Les héritiers d'Alexandre Benois, collaborateur de Maurice Ravel, ont annoncé avoir engagé une procédure judiciaire contre la Sacem pour faire reconnaître leur aïeul comme coauteur du célébrissime Boléro du compositeur français, dans un communiqué obtenu mardi par l'AFP.

La Société des auteurs, compositeurs et éditeurs de musique (Sacem) avait refusé à deux reprises ces dernières années de reconnaître Alexandre Benois, influent peintre et décorateur russe, comme coauteur de ce succès aujourd'hui planétaire.

Le Boléro, qui a dernièrement été joué aux commémorations du centenaire de l'armistice du 11-Novembre, est tombé le 1er mai 2016 dans le domaine public en France, ce que contestent les cinq ayants droit de M. Benois.

Ils estiment notamment que le Boléro est à l'origine la musique d'un ballet portant le même nom créé à l'Opéra de Paris en 1928. C'est une «oeuvre de collaboration entre Ravel et Benois», affirme à l'AFP François Tcherkessoff, arrière-petit-fils du décorateur, qui avait fait notamment le décor et les costumes.

Les ayants droit estiment que «les preuves de la participation d'A. Benois à la création du ballet sont suffisamment nombreuses et concordantes, et que la Sacem a manqué d'impartialité lors de l'examen du dossier».
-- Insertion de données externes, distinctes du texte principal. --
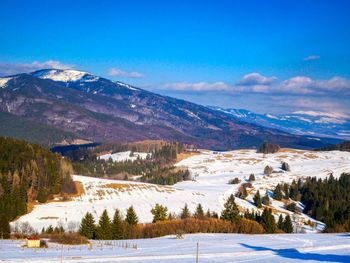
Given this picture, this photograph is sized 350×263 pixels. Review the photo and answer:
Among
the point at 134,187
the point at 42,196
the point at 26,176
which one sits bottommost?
the point at 42,196

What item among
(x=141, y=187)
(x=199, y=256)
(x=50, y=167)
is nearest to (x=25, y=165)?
(x=50, y=167)

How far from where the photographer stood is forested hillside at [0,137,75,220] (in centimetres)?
11368

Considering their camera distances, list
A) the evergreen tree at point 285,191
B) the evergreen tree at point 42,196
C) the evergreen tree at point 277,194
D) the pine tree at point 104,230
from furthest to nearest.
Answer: the evergreen tree at point 285,191
the evergreen tree at point 277,194
the evergreen tree at point 42,196
the pine tree at point 104,230

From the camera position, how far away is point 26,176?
431ft

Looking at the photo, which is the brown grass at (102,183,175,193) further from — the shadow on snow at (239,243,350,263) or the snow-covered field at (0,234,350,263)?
the shadow on snow at (239,243,350,263)

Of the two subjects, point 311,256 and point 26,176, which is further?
point 26,176

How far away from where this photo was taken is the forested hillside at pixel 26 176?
113675 mm

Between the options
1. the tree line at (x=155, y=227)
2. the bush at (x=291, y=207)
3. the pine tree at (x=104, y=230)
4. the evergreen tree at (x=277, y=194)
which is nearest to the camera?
the pine tree at (x=104, y=230)

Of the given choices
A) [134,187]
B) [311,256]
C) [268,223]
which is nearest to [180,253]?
[311,256]

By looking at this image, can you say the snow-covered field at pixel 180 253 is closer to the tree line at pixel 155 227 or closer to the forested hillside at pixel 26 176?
the tree line at pixel 155 227

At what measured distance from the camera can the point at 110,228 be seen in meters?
70.3

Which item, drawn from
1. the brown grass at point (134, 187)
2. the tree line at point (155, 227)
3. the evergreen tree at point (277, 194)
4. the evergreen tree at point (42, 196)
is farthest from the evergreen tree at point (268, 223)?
the evergreen tree at point (277, 194)

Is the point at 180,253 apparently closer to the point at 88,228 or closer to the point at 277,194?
the point at 88,228

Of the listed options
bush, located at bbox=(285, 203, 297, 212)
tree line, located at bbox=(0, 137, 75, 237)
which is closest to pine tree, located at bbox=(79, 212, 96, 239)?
tree line, located at bbox=(0, 137, 75, 237)
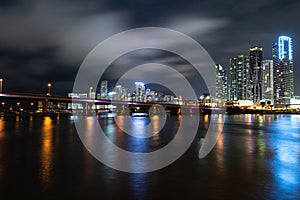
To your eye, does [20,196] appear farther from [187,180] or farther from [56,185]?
[187,180]

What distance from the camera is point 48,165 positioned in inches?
502

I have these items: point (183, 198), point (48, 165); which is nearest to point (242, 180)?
point (183, 198)

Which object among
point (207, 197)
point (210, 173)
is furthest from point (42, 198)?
point (210, 173)

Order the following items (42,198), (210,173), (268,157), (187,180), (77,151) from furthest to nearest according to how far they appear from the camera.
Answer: (77,151) < (268,157) < (210,173) < (187,180) < (42,198)

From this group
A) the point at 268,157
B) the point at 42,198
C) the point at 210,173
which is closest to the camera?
the point at 42,198

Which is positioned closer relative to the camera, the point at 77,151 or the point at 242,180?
the point at 242,180

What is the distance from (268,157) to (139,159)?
25.2 ft

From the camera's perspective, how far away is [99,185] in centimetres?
956

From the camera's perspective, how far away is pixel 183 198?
8234 millimetres

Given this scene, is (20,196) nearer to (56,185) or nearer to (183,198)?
(56,185)

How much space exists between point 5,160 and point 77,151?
171 inches

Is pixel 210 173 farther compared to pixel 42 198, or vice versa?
pixel 210 173

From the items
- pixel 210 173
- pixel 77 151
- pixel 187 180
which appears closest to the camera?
pixel 187 180

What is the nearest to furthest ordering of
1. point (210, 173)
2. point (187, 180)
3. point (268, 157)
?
1. point (187, 180)
2. point (210, 173)
3. point (268, 157)
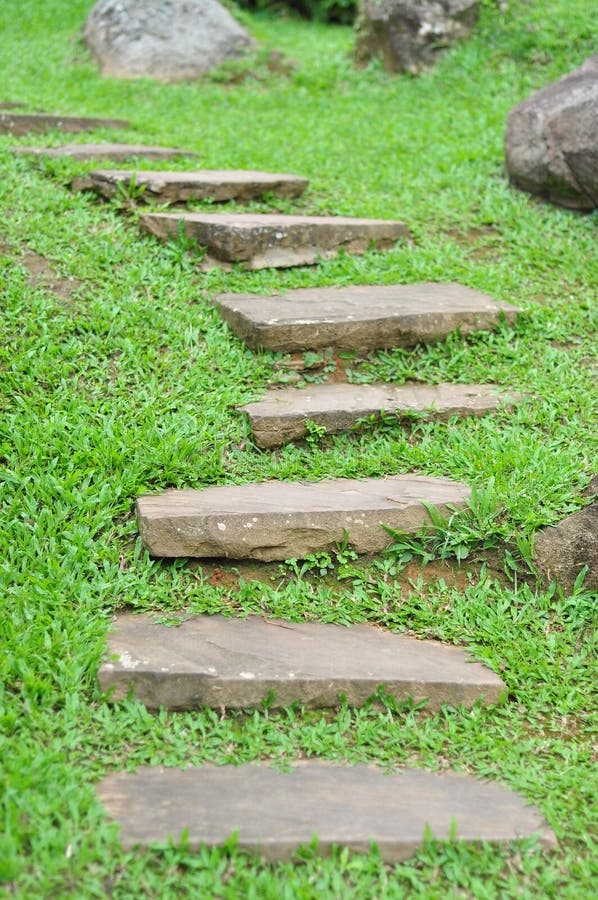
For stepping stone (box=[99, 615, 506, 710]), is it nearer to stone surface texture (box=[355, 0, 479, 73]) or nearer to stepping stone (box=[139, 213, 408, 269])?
stepping stone (box=[139, 213, 408, 269])

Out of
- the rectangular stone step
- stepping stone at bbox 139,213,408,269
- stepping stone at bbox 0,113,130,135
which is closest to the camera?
the rectangular stone step

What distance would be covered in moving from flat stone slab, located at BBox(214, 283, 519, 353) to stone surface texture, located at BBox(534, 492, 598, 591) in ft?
4.27

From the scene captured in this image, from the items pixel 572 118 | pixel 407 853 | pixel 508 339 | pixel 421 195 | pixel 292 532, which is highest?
pixel 572 118

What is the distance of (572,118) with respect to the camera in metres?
5.14

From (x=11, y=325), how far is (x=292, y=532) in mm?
1689

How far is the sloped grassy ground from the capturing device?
218 cm

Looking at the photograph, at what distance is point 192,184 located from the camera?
4.91 m

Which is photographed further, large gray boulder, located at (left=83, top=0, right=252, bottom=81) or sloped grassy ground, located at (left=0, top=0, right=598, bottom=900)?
large gray boulder, located at (left=83, top=0, right=252, bottom=81)

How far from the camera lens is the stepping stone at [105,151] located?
5266 mm

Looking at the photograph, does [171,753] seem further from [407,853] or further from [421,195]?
[421,195]

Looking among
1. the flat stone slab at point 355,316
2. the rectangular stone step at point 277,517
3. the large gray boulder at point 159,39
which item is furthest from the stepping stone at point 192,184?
the large gray boulder at point 159,39

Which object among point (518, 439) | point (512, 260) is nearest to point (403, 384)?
point (518, 439)

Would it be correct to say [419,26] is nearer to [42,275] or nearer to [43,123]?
[43,123]

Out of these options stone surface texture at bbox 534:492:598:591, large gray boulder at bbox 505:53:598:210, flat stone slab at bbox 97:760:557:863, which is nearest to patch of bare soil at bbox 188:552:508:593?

«Pour ces raisons, ils ont engagé une procédure en responsabilité à l'encontre de la Sacem devant le Tribunal de Grande Instance de Nanterre», ajoute le communiqué. L'assignation a été enregistrée le 3 juillet et une audience de procédure est prévue le 18 février 2019.

Si cette démarche aboutissait, elle repousserait la date de l'entrée de l'oeuvre dans le domaine public à 2039, M. Benois étant décédé en 1960.

De son côté, l'avocat de la succession de Ravel a indiqué avoir été assigné et être donc partie à cette procédure, mais a souligné ne pas en être à l'origine.

Réfutant tout «a priori» dans ce dossier, le secrétaire général de la Sacem, David El Sayegh, a déclaré mardi à l'AFP que la «communauté d'inspiration entre Ravel et Benois au titre d'une composition musicale» n'avait jusqu'ici pas été «démontrée» par les héritiers.

Il a indiqué que la Sacem était «très sereine» par rapport à cette procédure judiciaire.

De son côté, M. Tcherkessoff avait dans le passé fait état de «documents historiques», dont des déclarations de Louis Laloy, secrétaire général de l'Opéra de Paris, qui écrit dans Le Figaro du 21 novembre 1928, qu'Alexandre Benois était l'«auteur» des trois spectacles, dont le Boléro, donnés à l'Opéra le soir du 22 novembre.

Composée en 1928 et créée le 22 novembre de la même année à l'Opéra Garnier à Paris, l'oeuvre symphonique est, à l'origine, une musique de ballet.

Salué par la critique, le Boléro connaîtra rapidement un succès planétaire, même si sa mélodie uniforme et son rythme répétitif en crescendo ont dérouté plus d'un mélomane.